** Start INPUT RECORDS **

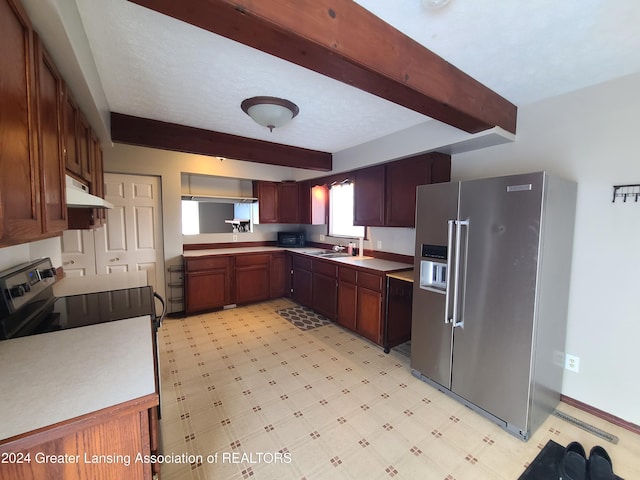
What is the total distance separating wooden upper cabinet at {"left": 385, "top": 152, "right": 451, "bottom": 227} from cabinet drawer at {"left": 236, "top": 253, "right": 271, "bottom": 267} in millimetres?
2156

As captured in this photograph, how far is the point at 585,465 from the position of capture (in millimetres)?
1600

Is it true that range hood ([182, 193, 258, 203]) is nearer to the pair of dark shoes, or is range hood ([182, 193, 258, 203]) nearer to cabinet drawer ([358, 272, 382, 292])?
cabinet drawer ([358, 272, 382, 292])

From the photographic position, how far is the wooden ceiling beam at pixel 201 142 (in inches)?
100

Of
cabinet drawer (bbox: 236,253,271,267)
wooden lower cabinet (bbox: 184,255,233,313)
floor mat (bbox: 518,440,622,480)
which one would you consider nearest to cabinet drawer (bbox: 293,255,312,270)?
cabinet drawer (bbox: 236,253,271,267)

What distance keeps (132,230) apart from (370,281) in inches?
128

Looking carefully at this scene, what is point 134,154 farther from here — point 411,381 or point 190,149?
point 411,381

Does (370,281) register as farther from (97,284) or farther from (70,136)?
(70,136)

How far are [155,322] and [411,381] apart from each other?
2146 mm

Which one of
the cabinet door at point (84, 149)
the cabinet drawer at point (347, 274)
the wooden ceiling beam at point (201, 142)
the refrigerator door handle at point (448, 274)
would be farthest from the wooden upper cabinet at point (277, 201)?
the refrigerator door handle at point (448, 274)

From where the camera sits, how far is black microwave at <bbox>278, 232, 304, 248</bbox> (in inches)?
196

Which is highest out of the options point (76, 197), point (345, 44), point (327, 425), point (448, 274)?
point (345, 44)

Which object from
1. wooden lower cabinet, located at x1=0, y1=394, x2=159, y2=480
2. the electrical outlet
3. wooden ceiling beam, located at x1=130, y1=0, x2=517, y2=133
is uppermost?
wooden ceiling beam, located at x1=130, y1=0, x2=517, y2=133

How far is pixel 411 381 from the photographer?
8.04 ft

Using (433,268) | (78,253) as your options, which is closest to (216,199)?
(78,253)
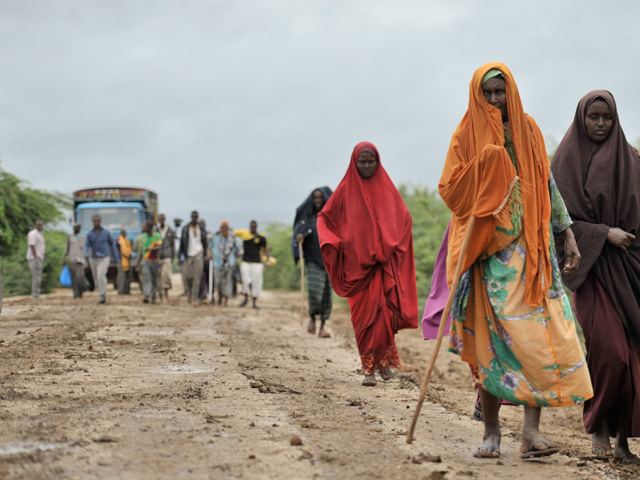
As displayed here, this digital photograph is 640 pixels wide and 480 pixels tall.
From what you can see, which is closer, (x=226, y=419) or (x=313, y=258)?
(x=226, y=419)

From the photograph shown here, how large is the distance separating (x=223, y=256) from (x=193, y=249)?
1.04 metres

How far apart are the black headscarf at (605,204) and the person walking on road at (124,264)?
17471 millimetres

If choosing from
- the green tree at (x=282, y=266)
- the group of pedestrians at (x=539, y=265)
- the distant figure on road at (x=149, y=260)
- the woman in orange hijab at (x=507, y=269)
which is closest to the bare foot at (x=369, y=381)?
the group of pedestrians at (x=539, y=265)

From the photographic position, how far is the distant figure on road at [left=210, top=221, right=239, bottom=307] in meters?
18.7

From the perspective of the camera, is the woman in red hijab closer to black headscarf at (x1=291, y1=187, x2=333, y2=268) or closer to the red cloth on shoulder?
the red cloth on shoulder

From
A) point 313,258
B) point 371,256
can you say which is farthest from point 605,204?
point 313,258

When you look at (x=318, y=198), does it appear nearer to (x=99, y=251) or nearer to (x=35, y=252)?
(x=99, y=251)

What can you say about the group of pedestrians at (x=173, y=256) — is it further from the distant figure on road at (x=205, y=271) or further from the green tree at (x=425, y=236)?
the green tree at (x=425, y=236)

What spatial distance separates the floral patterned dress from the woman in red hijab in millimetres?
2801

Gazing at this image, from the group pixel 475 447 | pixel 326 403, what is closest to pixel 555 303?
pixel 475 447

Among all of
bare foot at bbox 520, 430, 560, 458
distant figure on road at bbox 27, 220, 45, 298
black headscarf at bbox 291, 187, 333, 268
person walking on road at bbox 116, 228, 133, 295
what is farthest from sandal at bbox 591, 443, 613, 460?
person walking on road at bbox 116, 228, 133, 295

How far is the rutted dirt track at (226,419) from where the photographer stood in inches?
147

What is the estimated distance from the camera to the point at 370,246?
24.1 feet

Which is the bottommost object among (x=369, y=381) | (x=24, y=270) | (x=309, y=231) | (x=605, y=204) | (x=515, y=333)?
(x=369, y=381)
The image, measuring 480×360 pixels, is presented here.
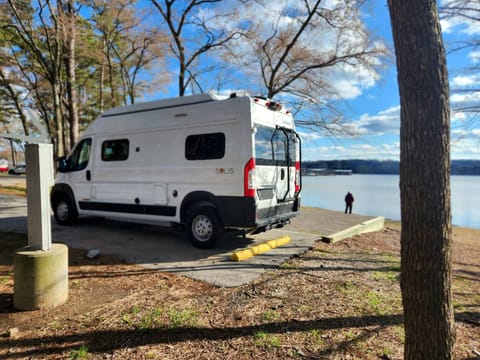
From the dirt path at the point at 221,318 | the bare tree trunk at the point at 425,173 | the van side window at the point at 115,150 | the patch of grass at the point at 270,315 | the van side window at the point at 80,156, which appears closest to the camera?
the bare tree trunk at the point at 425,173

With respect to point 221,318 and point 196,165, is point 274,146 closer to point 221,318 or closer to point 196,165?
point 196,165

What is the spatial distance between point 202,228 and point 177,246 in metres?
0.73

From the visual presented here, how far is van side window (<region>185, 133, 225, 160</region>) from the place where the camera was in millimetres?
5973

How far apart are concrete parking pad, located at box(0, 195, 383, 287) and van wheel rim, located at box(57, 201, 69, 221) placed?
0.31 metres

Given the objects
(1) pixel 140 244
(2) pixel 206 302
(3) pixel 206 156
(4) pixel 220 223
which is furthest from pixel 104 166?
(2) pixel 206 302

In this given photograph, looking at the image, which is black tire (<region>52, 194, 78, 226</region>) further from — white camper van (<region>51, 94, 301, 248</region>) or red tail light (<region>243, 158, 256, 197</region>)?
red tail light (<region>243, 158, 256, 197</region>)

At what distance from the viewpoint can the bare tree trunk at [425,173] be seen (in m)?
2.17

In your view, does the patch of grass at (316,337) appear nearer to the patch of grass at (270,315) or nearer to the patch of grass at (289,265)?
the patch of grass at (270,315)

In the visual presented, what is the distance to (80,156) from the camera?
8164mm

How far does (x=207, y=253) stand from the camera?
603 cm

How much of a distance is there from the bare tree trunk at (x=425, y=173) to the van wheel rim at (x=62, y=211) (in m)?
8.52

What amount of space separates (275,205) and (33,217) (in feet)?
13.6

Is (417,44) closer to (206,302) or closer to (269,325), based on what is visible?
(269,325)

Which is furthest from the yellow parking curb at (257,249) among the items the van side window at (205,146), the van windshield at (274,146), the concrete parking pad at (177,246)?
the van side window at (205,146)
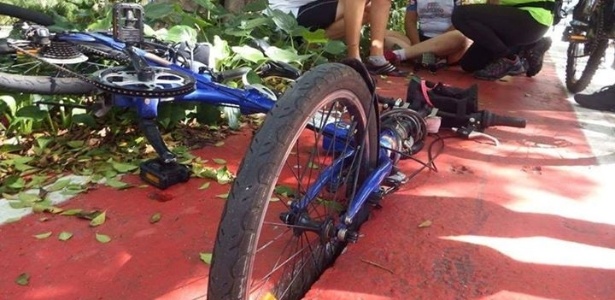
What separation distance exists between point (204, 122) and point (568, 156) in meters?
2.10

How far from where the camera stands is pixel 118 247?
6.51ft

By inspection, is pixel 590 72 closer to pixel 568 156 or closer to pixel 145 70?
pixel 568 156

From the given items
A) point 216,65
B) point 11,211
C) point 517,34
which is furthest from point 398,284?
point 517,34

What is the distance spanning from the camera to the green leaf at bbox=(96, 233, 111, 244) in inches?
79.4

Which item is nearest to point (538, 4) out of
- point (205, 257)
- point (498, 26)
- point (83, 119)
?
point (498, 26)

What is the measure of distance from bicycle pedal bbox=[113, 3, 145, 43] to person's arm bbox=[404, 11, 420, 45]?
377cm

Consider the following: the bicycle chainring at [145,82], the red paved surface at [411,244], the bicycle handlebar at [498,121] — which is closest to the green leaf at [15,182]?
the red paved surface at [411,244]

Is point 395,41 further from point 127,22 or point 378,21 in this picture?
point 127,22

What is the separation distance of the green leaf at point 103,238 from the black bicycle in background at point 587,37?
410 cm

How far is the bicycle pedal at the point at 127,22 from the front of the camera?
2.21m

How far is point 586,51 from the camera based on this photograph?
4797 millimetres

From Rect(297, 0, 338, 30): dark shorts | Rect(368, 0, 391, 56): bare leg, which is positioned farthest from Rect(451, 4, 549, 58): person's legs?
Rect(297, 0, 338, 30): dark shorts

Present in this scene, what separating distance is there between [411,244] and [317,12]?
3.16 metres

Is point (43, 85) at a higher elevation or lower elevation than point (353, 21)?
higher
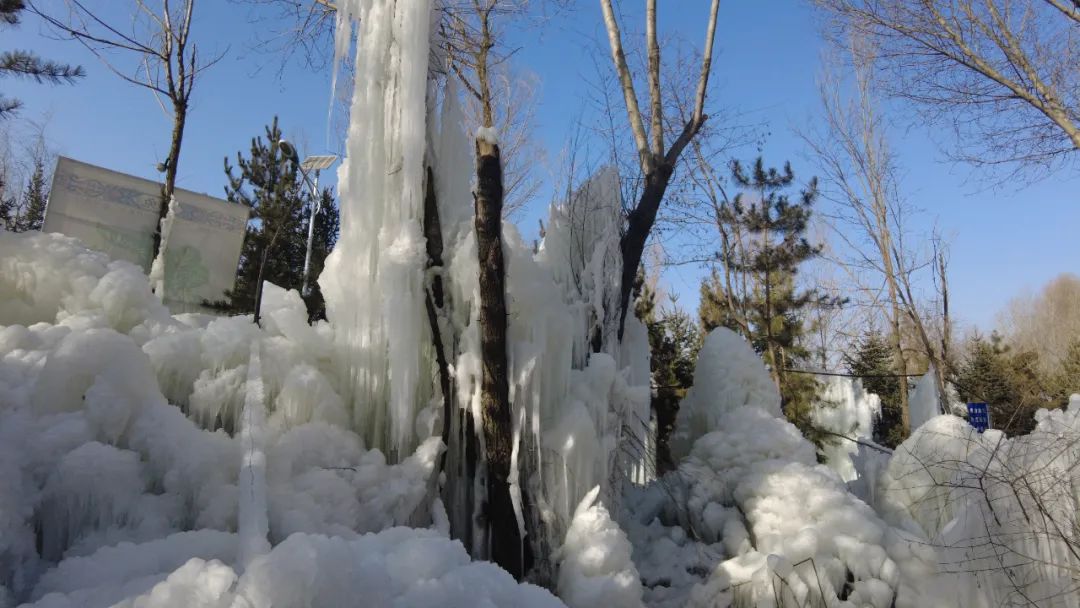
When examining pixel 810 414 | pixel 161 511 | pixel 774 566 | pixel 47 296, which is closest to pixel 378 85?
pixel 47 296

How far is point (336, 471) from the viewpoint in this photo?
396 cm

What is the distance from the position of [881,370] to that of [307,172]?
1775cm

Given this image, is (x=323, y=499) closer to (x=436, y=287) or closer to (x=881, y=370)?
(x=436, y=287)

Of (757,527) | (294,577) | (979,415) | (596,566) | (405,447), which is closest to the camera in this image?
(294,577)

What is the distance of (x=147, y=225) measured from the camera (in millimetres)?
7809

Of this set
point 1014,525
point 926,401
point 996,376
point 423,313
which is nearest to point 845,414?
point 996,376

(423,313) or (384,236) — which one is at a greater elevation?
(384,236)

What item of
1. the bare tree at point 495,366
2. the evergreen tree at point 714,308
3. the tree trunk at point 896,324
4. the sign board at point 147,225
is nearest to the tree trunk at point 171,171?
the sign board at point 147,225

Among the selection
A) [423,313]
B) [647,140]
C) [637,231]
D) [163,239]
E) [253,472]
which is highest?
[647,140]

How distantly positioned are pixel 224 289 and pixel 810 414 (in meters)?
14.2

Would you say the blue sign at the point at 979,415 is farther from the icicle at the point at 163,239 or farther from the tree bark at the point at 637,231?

** End INPUT RECORDS **

## [TASK REQUIREMENTS]
Repeat exactly the lines above from the line that contains "What item of" through the end. Include both of these ends; leave out everything else.

## [THE OUTPUT]
What item of
1. the bare tree at point 495,366
2. the evergreen tree at point 714,308
3. the tree trunk at point 896,324
4. the sign board at point 147,225
is nearest to the tree trunk at point 171,171?
the sign board at point 147,225

Among the selection
A) [423,313]
B) [647,140]
C) [637,231]
D) [163,239]
E) [253,472]
which is highest?
[647,140]

How distantly positioned are pixel 224 289 and pixel 810 414 (in meters)?
14.2

Would you say the blue sign at the point at 979,415 is farther from the icicle at the point at 163,239 or farther from the tree bark at the point at 637,231?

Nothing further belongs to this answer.